Last month I described Obama’s cleverly choreographed media events in Kenya, when an old lady widely described as his grandmother was produced. A few days ago, it was time for more photo-opportunities in El Dorado, in the heart of the frozen plains of Kansas, where his white maternal grandfather was born.

“Thank you for welcoming me back to the place my family called home,” he roared, failing to mention that he had never once been to that place before. Tavis Smiley, the legendary black broadcaster, says that blacks are sceptical of Obama because he does “not have a long-standing relationship with the black community.”

Professor Cornel West of Princeton, likewise, criticises Obama for beginning his campaign in Abraham Lincoln’s Springfield, Illinois, rather than a symbolic place of racial healing like Martin Luther King’s church. The evil legacy of slavery is seared so deeply into the American consciousness, though, that last Tuesday the African-American vote nonetheless went almost entirely to Obama.

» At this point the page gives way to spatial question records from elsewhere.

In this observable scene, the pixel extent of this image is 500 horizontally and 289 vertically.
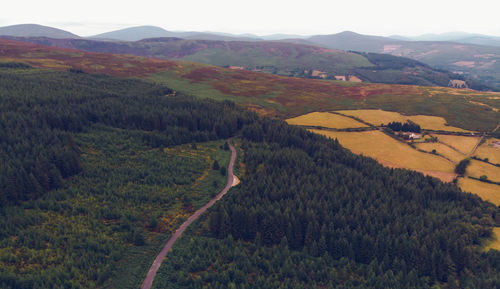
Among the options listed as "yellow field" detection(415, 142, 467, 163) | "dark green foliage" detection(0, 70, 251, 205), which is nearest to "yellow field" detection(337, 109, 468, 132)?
"yellow field" detection(415, 142, 467, 163)

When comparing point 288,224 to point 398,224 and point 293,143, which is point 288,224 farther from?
point 293,143

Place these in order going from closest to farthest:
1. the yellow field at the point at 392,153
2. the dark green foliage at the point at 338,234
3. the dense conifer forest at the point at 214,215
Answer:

So what next? Despite Obama’s record fund-raising last month, the Clinton campaign still has more cash in hand ($50.5m) than Obama’s ($36.1m). Conventional wisdom is that Obama’s impetus will now give him the edge in forthcoming caucuses and primaries, but a painstaking analysis by the Washington Post concluded that Clinton will benefit most. There was something for both sides in last Tuesday’s votes, after all: Obama won the most states, but Hillary won hundreds of thousands more votes.

Super Tuesday II comes on 4 March, when the delegate-rich states of Texas and Ohio go to the polls. Then comes Pennsylvania on 22 April, and such is electoral fever that it’s already too late to book a room in Harrisburg for that date. Should no clear winner have emerged by then, the Clintonistas will start furiously arguing that votes by Democrats in Florida and Michigan should count, which party rules currently forbid – or that the states should go back to the polls, which this time would be within the rules. The fun, my friends – as John McCain would say – has hardly started.